After 12 rounds of what seemed like a clinic on how to “out box your opponent”, Mayweather was once again victorious. Canelo never really stood a chance against him in any of the 12 rounds.
Instead, I am here to officially announce my retirement as a fan of the sport. You know the feeling you get when playing Street Fighter after beating the game with every single character? You’ve watched every single character’s end story, you’ve unlocked every secret character, you’re tired of beating your friends with Chun Li time after time. You say, “Well, now what?” That’s exactly how I feel. After the clinic Mayweather put on in the ring on Saturday night I am convinced that there is no such thing as a loss for him. And for that, I have no real reason to watch the sport anymore. Pacquiao has been knocked out (let’s see it one more time), Canelo virtually no showed against Mayweather, and well… he won’t ever lose. Everyone is wondering, well what’s next? A fight against Sergio Martinez? For what? Amir Khan? Maybe 2 years ago. Adrien Broner? I would rather see them just talk shit to each other.
He’s got three fights left in his deal with Showtime, all fights that no one really wants to see. At this point what does a fight against Manny Pacquiao mean for either fighter? And as for Manny, his upcoming fight against Brandon Rios has Pinoys everywhere excited as usual and everyone else asking “Who the hell is Brandon Rios?”
Some of you might be asking “Well what about the heavyweight division? That was always exciting!” Friends, that weight class died when Tyson took a bite out of Evander Holyfield’s ear. A show of hands if you can name someone else other than the Klitschko brothers who currently fight in the heavyweight division?
A better question, a show of hands if you care to watch any fighter in the Heavyweight class?
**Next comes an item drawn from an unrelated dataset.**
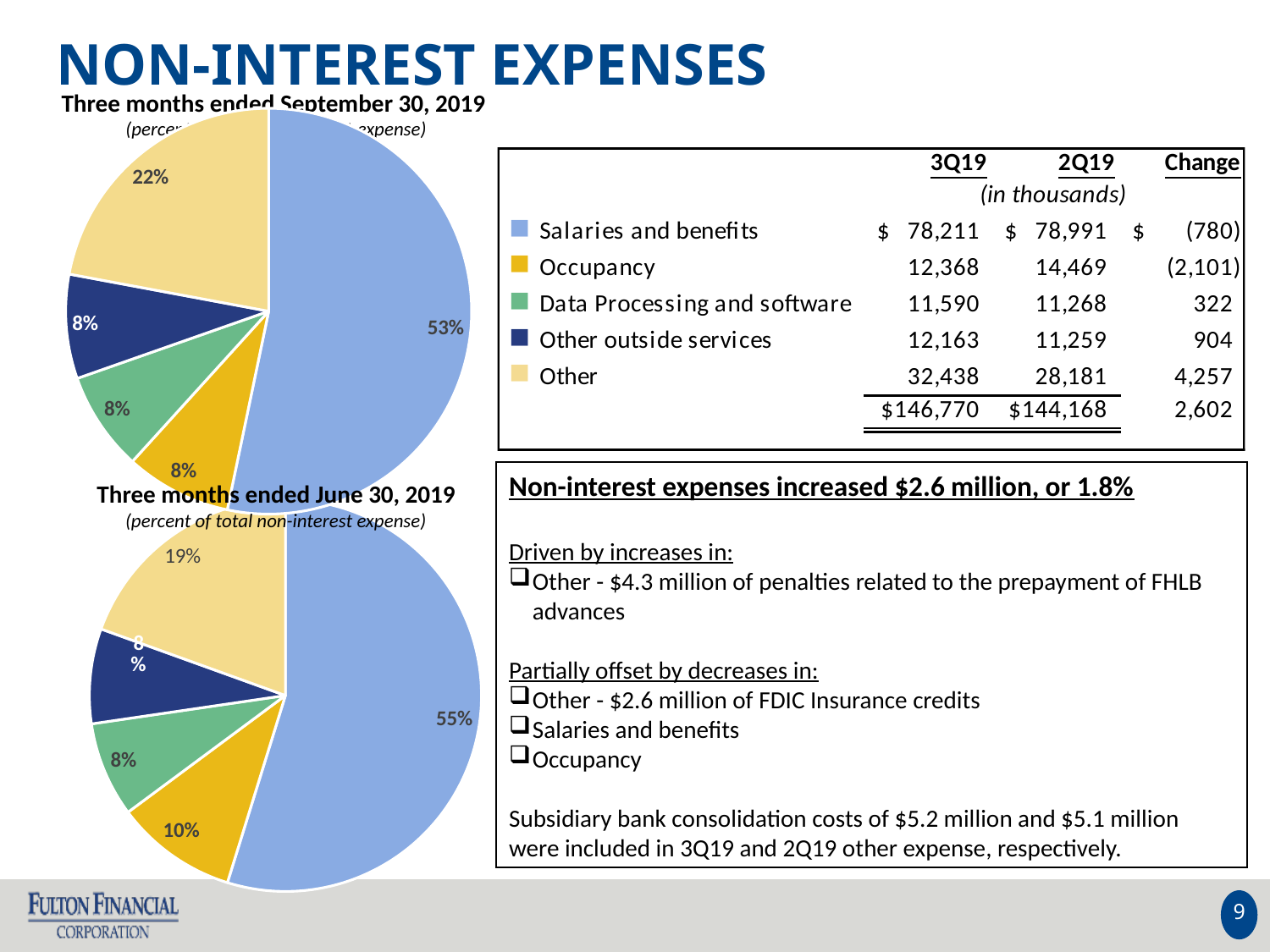
In the pie chart for the three months ended June 30, 2019, what share of total non-interest expense is Salaries and benefits? 55% In the pie chart for the three months ended September 30, 2019, what share of total non-interest expense is Salaries and benefits? 53% How many slices does the pie chart for the three months ended September 30, 2019 have? 5 In the pie chart for the three months ended June 30, 2019, what percentage is shown for the Other slice? 19% In the pie chart for the three months ended June 30, 2019, which category has the largest slice? Salaries and benefits What is the difference in percentage points between the Other slice in the September 30, 2019 pie chart and the Other slice in the June 30, 2019 pie chart? 3 percentage points In the pie chart for the three months ended September 30, 2019, what percentage is shown for the Other slice? 22% Is the Occupancy share larger in the pie chart for the three months ended September 30, 2019 or in the pie chart for the three months ended June 30, 2019? June 30, 2019 In the pie chart for the three months ended June 30, 2019, what percentage is shown for Occupancy? 10% In the pie chart for the three months ended September 30, 2019, which category has the largest slice? Salaries and benefits In the pie chart for the three months ended September 30, 2019, what percentage is shown for Data Processing and software? 8% What type of chart is used to show the breakdown of non-interest expense for the three months ended June 30, 2019? Pie chart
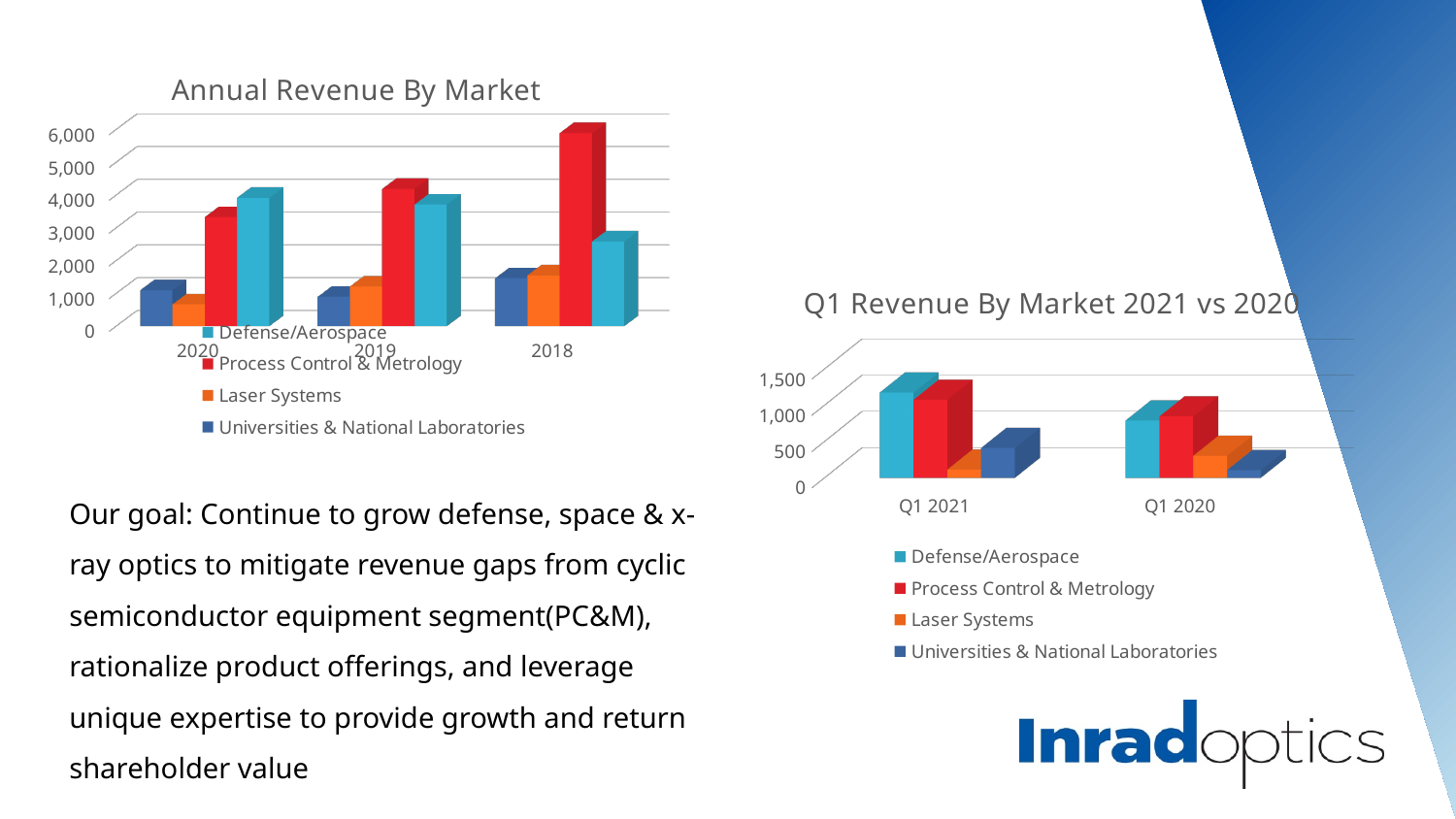
In the "Annual Revenue By Market" chart, is the Process Control & Metrology value for 2018 greater or less than 5,000? greater What kind of chart is the "Q1 Revenue By Market 2021 vs 2020" chart? bar chart In the "Annual Revenue By Market" chart, which year has the highest Process Control & Metrology bar? 2018 In the "Q1 Revenue By Market 2021 vs 2020" chart, which series has the tallest bar for Q1 2021? Defense/Aerospace In the "Annual Revenue By Market" chart, which is larger: Defense/Aerospace in 2020 or Defense/Aerospace in 2018? 2020 In the "Q1 Revenue By Market 2021 vs 2020" chart, which is larger: Laser Systems in Q1 2021 or Laser Systems in Q1 2020? Q1 2020 What kind of chart is the "Annual Revenue By Market" chart? bar chart In the "Annual Revenue By Market" chart, do the Process Control & Metrology bars rise or fall from left to right along the x axis? rise How many years are shown on the x axis of the "Annual Revenue By Market" chart? 3 How many series does the legend of the "Annual Revenue By Market" chart list? 4 In the "Annual Revenue By Market" chart, is the Laser Systems value for 2020 greater or less than 1,000? less In the "Q1 Revenue By Market 2021 vs 2020" chart, is the Defense/Aerospace value for Q1 2021 greater or less than 1,000? greater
Uh huh…
I promise you one thing: Mayweather and Pacquiao will fight one day and it will be both fighter’s last fight. There is too much money to be lost if they never meet in the ring and we both know that they want to settle the ongoing debate. They will both be way past their prime at this point and maybe won’t live up to its hype but it will shatter every boxing box office record known to man. This will be a match not for the fans, but for the promoters and the bookies. It might not even take place in Las Vegas. They might even make the fight in Manila just to make it a bigger spectacle. Few will truly care but everybody will watch.
Oh, and spoiler alert: Floyd Mayweather wins.